-- start Provided text --

Manhit added that the DENR leadership should complement the Duterte administration’s effort to improve the lives of the Filipino people.
“In order to fulfill this commitment, the President pushes for the country’s industrialization, and mining cannot be taken away from that equation,” Manhit stressed.
PBEST is a non-governmental organization advocating sustainable development through sound policies and collaboration among the government, private, academic and civil society sectors.
No official notice
In its statement, Philex said the MPSA of wholly owned subsidiary Silangan Mindanao Mining Co. Inc. was included in the list even if the firm has not, to date, received any cancellation order or any notice of cancellation from the DENR or any other government agency.
The Silangan project is a copper and gold project located in Surigao del Norte in Mindanao, with an expected investment opportunity of P40 billion, Philex said.
“Mindanao is an area where President Duterte has declared his fight against hunger, poverty and underdevelopment. It is expected that, starting 2020, the Silangan project will, for the first 10 years of operation, generate P170 billion of revenues, P31 billion in national and local taxes and at least 8,000 employment opportunities,” it said.
Silangan Mining is also expected to spend P6 billion over the same period for social development and infrastructure programs that will benefit Mindanao. “The project will promote the much-needed development in an area which, in the words of President Duterte, has long been neglected,” it added.

-- end Provided text --

Requirements |
- A) Answer these questions using the Silangan mining passage:
(i) What kind of organization is PBEST?
(ii) In which province is the Silangan project located?
(iii) How much is Silangan Mining expected to spend on social development and infrastructure programs?
- B) Write the next part of the Silangan mining passage, picking up after its final sentence.
The listing that follows was taken from a separate source.

-- start Material supplied --

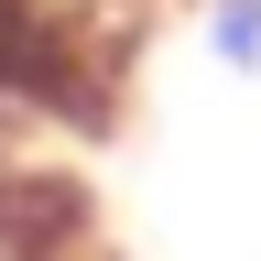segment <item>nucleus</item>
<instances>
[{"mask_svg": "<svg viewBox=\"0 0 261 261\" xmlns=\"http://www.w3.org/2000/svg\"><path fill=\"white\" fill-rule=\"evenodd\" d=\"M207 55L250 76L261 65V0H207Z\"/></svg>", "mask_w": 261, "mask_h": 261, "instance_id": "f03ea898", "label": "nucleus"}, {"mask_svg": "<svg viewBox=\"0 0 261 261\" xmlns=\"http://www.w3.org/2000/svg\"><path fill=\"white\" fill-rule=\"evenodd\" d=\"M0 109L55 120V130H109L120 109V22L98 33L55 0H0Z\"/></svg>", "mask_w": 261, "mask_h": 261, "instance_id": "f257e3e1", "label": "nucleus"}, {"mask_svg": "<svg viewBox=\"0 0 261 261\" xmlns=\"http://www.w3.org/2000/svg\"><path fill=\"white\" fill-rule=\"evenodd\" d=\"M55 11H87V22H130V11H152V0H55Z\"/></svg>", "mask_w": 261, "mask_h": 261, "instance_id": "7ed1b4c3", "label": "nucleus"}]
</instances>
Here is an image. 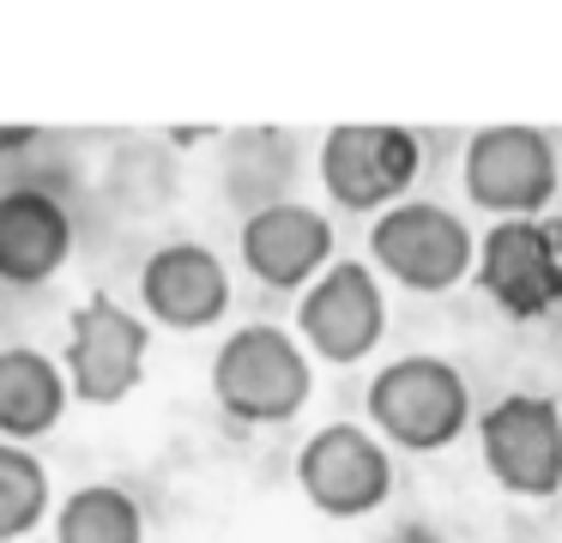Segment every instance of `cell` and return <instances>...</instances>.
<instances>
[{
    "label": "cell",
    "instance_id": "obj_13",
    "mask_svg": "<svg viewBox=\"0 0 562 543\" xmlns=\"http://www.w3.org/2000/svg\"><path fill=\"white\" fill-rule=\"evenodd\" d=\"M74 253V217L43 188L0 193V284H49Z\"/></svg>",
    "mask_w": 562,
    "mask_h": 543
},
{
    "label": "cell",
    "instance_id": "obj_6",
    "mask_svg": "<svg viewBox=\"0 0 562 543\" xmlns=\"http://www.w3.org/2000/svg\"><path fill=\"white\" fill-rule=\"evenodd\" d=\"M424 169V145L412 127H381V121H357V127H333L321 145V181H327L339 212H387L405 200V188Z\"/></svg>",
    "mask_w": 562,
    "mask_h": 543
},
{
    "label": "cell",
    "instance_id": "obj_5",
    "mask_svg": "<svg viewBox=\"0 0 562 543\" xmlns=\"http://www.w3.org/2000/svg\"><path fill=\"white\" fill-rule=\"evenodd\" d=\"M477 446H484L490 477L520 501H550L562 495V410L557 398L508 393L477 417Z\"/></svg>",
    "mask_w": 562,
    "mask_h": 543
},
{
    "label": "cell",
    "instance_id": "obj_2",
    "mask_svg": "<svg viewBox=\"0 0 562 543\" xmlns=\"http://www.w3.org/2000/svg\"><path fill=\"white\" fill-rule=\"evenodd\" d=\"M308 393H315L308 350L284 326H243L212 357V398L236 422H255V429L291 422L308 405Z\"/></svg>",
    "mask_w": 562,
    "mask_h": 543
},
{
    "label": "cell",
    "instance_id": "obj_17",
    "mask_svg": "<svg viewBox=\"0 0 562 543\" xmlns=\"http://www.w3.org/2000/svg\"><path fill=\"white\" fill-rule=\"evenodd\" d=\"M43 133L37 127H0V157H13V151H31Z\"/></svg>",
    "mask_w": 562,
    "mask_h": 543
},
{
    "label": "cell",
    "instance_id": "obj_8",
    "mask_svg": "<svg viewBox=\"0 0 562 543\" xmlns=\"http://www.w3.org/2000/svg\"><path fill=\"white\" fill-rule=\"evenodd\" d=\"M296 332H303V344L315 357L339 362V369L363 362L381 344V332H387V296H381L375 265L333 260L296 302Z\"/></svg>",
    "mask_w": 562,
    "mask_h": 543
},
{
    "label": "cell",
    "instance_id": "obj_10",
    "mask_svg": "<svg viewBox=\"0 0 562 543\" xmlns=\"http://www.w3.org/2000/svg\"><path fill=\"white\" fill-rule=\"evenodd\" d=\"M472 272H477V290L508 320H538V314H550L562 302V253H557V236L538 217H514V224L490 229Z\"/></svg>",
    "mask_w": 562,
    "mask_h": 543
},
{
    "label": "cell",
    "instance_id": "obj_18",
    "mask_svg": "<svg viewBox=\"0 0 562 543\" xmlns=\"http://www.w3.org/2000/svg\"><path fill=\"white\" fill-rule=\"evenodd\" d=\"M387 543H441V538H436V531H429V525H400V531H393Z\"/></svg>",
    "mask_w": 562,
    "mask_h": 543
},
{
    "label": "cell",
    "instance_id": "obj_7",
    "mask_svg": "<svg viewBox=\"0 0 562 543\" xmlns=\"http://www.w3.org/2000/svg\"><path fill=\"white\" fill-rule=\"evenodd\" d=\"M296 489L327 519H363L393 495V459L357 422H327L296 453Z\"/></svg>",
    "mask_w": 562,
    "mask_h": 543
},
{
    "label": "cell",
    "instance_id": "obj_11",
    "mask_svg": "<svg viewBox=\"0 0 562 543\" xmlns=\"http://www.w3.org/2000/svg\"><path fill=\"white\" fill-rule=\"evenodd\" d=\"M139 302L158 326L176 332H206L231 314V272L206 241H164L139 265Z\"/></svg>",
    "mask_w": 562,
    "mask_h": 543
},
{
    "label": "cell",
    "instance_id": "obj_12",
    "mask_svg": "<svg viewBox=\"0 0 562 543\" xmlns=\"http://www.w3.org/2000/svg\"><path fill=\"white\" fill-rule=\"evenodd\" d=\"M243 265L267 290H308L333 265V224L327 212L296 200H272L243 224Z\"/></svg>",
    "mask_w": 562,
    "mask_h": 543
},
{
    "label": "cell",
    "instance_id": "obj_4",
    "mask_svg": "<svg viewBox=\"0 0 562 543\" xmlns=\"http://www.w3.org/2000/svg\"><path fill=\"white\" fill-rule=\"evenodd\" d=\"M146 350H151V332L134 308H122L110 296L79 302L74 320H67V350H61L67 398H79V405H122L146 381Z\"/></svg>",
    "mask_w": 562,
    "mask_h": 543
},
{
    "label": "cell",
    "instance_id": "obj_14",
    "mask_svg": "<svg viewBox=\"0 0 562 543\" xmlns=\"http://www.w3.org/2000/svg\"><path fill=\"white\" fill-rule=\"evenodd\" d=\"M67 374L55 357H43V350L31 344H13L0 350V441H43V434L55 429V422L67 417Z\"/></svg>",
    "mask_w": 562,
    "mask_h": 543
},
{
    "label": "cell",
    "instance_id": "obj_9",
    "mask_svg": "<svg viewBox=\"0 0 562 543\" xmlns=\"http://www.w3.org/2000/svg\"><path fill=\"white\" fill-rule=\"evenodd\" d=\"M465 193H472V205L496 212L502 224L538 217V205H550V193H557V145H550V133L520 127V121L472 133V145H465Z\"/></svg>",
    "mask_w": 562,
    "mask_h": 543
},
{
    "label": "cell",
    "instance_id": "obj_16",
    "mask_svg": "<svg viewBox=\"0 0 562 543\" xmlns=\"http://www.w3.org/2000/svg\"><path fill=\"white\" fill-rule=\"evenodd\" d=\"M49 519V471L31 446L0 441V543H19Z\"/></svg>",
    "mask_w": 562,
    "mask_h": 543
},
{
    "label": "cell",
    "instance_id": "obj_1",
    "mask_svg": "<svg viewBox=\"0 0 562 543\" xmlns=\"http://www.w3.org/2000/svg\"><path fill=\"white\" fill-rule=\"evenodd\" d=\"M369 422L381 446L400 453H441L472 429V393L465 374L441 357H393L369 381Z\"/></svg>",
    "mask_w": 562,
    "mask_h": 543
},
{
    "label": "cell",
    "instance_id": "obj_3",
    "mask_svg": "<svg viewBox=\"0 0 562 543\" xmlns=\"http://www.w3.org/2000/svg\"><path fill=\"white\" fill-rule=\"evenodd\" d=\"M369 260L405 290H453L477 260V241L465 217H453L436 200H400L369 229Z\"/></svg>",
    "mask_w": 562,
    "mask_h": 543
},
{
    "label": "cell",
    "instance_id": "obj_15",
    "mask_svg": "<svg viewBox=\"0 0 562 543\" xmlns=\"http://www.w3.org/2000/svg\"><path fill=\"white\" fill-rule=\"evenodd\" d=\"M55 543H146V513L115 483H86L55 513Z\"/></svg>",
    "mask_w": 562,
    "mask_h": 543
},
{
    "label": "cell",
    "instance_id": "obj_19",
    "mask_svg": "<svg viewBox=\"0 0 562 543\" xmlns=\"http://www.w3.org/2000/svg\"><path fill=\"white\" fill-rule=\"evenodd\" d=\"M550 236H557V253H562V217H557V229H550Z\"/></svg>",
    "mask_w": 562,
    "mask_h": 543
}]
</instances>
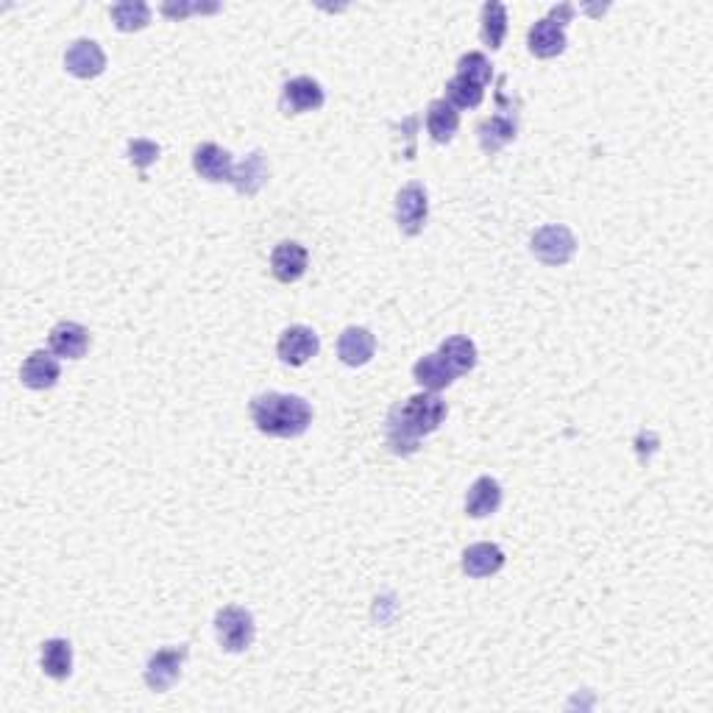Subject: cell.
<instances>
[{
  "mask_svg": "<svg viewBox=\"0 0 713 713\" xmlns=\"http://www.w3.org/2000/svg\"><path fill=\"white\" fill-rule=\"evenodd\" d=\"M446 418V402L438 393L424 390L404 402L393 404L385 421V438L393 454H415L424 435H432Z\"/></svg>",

-- end Material supplied --

Task answers |
- A)
(i) A non-governmental organization advocating sustainable development through sound policies and collaboration among the government, private, academic and civil society sectors.
(ii) Surigao del Norte, in Mindanao.
(iii) P6 billion.

- B)
Philex stressed it has a long-standing policy of strictly complying with all applicable laws and regulations, and especially those pertaining to social development, environmental protection and rehabilitation.
“While the DENR, as regulator, has the right, if not also the duty, to enforce faithfully all mining laws and to act against erring mining companies, it must do so within the bounds of the constitutionally-mandated due process procedure,” Philex pointed out.
It added the “confusion and uncertainty” triggered by Lopez’s pronouncements “has already resulted in significant economic harm” to Philex’s public shareholders, including the Social Security System and its beneficiaries, through a sharp decline in its share price – approximately P6.5 billion loss in shareholder value in one day – and has endangered the Silangan project.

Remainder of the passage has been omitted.